On the other hand, the book, “Code of the Street” suggests that since organized criminals mainly facilitate money laundering, the policy attention needs to focus on money itself. For this reason, the government needs to concentrate on developing money laundering policies and regulations to freeze the offenders’ profits and assets. Although the United States has been very efficient in implementing money laundering laws, as indicated in the film, the emergence of globalization requires the enactment of an international approach that seeks the cooperation of different nations (Lins, 2003). However, the lack of political goodwill in the previous periods prevented these policies from achieving significant success. Moreover, the fact that these strategies often entail long-term undercover and sting operations and the assistance of informants, giving them the wrong perception has been an impediment to the realization of productive activities (Anderson 72). Nevertheless, the evolving nature of organized crime activities over the recent years has been very destructive to nations as terrorism requires a concerted effort that involves cooperation among different countries to weed out the perpetrators of these crimes.
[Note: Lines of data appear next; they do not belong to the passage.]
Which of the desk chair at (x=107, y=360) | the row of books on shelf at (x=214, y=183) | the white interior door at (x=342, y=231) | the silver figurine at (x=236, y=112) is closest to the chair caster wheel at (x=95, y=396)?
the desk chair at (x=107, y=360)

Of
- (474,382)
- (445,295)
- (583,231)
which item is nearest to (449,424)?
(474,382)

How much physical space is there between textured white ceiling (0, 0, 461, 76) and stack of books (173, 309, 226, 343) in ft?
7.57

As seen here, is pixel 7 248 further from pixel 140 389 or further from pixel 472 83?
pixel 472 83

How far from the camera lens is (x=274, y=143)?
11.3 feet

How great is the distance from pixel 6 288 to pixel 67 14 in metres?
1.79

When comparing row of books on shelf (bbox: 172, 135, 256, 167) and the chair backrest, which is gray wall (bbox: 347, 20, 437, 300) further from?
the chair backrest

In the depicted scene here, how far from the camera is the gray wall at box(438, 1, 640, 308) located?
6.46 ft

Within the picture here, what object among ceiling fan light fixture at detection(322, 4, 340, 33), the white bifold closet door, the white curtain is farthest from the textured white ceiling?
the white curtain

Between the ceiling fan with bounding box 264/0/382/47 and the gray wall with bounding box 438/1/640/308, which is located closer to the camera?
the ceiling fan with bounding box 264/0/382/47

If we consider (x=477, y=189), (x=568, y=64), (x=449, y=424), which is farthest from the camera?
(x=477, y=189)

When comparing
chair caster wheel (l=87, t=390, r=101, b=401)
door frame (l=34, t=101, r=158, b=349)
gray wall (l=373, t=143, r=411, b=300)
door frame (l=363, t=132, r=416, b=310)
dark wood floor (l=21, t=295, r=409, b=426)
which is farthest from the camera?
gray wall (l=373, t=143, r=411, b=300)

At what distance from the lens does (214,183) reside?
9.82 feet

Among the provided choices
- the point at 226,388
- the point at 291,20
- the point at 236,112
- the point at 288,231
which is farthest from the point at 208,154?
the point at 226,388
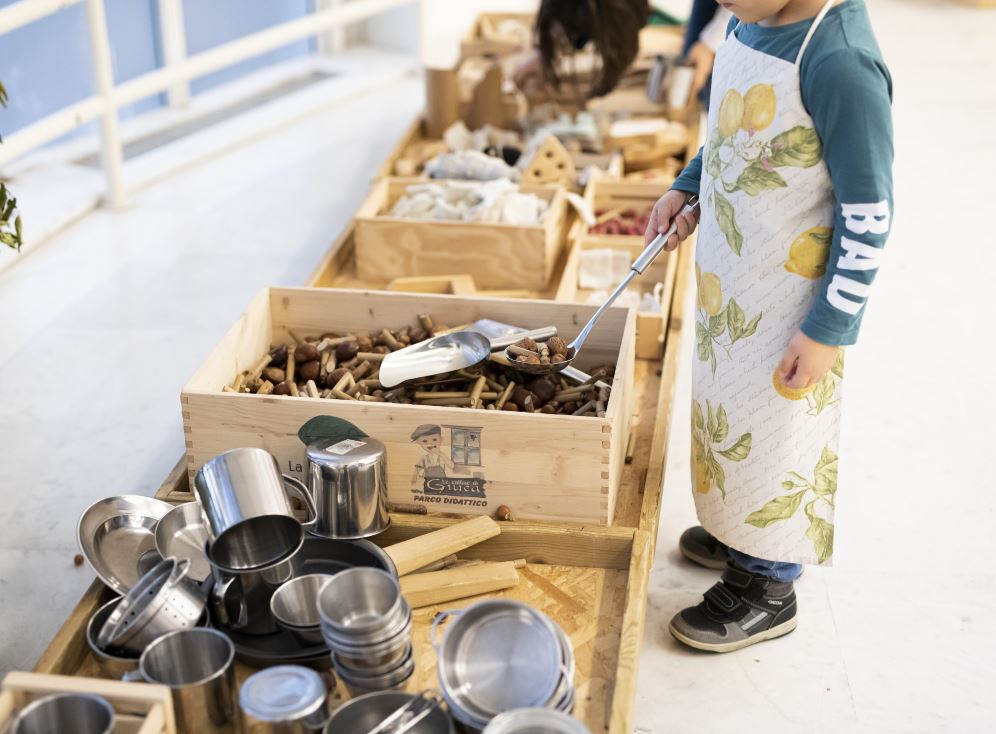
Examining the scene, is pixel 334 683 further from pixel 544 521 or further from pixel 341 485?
pixel 544 521

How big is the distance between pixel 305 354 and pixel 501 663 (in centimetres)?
85

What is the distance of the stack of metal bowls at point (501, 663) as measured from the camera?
1.35 metres

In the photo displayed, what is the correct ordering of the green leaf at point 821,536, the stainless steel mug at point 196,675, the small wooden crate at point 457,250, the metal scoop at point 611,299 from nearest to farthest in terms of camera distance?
1. the stainless steel mug at point 196,675
2. the green leaf at point 821,536
3. the metal scoop at point 611,299
4. the small wooden crate at point 457,250

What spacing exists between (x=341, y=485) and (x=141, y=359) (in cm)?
132

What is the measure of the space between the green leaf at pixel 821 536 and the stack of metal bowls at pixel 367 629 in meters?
0.73

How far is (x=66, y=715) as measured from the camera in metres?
1.29

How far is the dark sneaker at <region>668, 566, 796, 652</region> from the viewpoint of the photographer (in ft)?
6.27

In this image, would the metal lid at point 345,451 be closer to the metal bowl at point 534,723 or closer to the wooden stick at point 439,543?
the wooden stick at point 439,543

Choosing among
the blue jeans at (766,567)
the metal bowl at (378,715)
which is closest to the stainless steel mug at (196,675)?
the metal bowl at (378,715)

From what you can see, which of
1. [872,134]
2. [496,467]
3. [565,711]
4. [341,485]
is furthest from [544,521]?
[872,134]

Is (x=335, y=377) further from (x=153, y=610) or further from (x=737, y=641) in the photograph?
(x=737, y=641)

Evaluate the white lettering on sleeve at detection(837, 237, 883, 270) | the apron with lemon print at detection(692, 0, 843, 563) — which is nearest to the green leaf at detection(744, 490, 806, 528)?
the apron with lemon print at detection(692, 0, 843, 563)

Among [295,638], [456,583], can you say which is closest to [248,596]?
[295,638]

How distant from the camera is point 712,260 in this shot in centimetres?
178
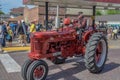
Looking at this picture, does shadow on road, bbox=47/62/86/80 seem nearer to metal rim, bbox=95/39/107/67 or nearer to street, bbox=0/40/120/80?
street, bbox=0/40/120/80

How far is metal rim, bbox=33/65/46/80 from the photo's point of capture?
7.96 meters

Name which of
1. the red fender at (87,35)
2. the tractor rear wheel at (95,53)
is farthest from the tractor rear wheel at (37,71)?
the red fender at (87,35)

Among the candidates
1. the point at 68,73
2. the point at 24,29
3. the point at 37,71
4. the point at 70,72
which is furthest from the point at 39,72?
the point at 24,29

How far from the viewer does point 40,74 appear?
319 inches

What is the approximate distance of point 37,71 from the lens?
8.01 metres

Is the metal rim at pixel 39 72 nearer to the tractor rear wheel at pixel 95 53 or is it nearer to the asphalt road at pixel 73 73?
the asphalt road at pixel 73 73

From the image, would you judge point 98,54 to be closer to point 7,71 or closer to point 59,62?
point 59,62

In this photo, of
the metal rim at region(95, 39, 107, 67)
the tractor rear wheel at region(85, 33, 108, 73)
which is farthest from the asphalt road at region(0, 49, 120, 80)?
the metal rim at region(95, 39, 107, 67)

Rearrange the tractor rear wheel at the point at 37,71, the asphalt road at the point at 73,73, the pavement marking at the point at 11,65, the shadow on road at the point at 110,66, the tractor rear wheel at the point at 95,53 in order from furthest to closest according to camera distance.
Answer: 1. the shadow on road at the point at 110,66
2. the pavement marking at the point at 11,65
3. the tractor rear wheel at the point at 95,53
4. the asphalt road at the point at 73,73
5. the tractor rear wheel at the point at 37,71

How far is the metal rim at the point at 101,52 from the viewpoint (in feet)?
32.5

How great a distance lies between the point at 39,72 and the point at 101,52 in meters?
2.99

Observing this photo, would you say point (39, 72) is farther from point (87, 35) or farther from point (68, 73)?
point (87, 35)

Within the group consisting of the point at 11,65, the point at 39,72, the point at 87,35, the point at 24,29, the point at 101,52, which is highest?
the point at 87,35

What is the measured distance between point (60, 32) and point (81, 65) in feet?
6.87
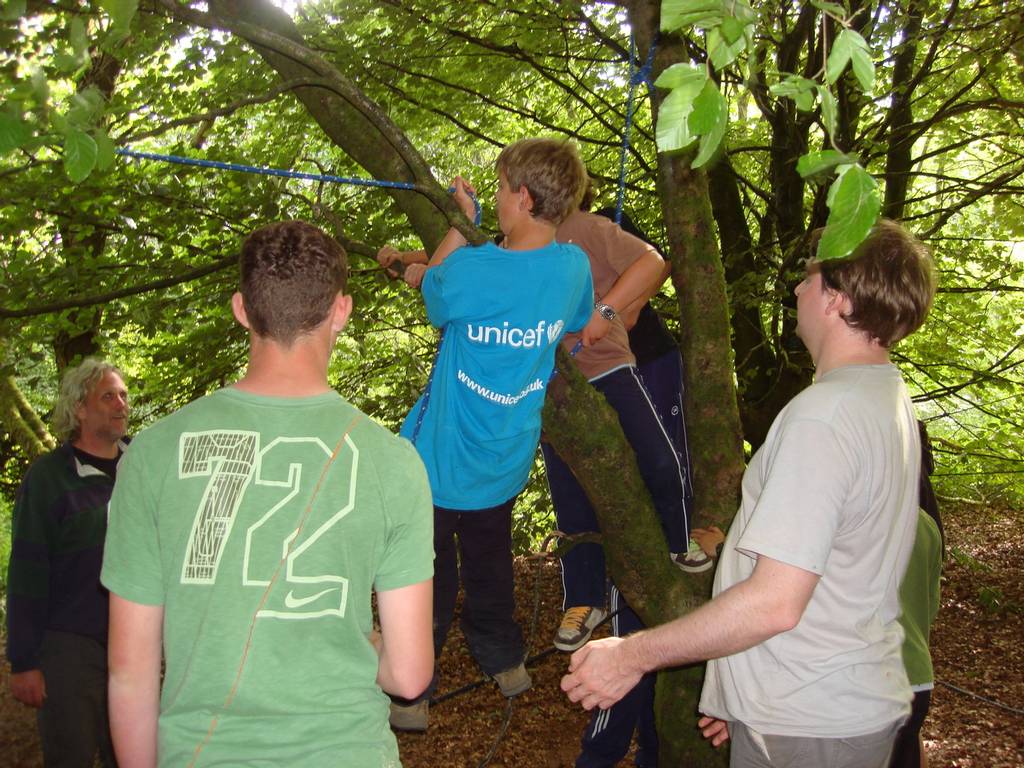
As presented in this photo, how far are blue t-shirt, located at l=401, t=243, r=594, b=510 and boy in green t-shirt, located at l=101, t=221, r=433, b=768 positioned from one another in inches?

Organizational crimes are very harmful especially when they paralyze the government’s counter-efforts. Although this has not been the case in developed nations, it is quite rampant in most developing countries. Most of these criminal organizations acquire their economic power through mostly distributed, modest-harm actions like selling non-standardized drugs and counterfeit products and scams that are mainly perpetrated through the internet. Policy analysts state that even though the public regards these organizations as bad, they do not often consider the fakes sold to them as bad. However, according to Nutley’s research evidence, it is important to devise various effective means for information exchange to find out the organizedness of these agencies (Nutley 74). Attaining this will assist in overcoming the barriers to controlling organized criminal activities, not only locally but in the international arena.

Works Cited

Anderson, Elijah. Code of the street: Decency, violence, and the moral life of the inner city. WW Norton & Company, 2000.

City of God Series. Dirs. Fernando Meirelles and Kátia Lund. Perf. Paulo Lins. 2003.

McCall, Nathan. Makes me wanna holler: A young black man in America. Vintage, 2011.

Nutley, Sandra M., Isabel Walter, and Huw TO Davies. Using evidence: How research can inform public services. Policy press, 2007.